*What is expected*: Show each line of the listing below that contains the word "stay".

*Data extracts*:
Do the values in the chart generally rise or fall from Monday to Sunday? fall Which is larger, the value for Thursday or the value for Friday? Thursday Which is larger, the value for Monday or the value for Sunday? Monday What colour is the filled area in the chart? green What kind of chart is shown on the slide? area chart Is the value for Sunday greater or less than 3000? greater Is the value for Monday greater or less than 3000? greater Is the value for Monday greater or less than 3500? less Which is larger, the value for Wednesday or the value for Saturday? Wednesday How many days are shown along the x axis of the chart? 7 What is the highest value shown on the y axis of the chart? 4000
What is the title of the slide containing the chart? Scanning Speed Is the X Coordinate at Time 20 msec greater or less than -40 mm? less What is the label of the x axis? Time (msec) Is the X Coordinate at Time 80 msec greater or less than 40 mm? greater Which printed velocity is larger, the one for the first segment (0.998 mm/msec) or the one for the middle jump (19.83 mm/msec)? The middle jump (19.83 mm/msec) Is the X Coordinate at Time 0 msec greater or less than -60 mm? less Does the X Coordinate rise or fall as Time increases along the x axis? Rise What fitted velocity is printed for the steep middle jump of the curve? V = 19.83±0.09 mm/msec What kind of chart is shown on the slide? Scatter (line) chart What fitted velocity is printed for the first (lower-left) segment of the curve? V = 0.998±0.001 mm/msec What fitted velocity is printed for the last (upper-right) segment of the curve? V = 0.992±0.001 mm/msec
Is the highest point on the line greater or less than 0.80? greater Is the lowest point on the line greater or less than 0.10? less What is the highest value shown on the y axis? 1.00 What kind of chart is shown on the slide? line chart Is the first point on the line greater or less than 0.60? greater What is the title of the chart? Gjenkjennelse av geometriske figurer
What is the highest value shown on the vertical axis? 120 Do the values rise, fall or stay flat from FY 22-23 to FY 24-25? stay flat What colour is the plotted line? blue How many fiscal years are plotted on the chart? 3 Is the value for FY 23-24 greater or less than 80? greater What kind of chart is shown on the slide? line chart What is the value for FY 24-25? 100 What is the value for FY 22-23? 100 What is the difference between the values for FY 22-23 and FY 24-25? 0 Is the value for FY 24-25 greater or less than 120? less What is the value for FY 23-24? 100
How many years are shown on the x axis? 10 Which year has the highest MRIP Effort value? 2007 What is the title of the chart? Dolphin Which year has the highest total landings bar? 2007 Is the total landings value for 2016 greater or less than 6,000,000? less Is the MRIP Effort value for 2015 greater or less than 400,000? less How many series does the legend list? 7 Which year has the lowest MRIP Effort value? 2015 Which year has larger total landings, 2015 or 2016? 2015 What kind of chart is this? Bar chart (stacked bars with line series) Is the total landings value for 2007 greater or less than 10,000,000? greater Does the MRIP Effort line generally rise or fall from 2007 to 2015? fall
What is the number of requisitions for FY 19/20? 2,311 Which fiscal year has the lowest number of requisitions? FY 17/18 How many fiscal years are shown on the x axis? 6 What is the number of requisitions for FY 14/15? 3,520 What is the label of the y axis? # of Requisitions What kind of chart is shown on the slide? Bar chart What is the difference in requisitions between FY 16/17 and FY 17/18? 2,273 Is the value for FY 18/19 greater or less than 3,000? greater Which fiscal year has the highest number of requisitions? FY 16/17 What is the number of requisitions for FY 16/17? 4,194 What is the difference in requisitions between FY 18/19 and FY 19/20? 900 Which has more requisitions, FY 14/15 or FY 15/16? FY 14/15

*The answer*:
What is the highest value shown on the vertical axis? 120 Do the values rise, fall or stay flat from FY 22-23 to FY 24-25? stay flat What colour is the plotted line? blue How many fiscal years are plotted on the chart? 3 Is the value for FY 23-24 greater or less than 80? greater What kind of chart is shown on the slide? line chart What is the value for FY 24-25? 100 What is the value for FY 22-23? 100 What is the difference between the values for FY 22-23 and FY 24-25? 0 Is the value for FY 24-25 greater or less than 120? less What is the value for FY 23-24? 100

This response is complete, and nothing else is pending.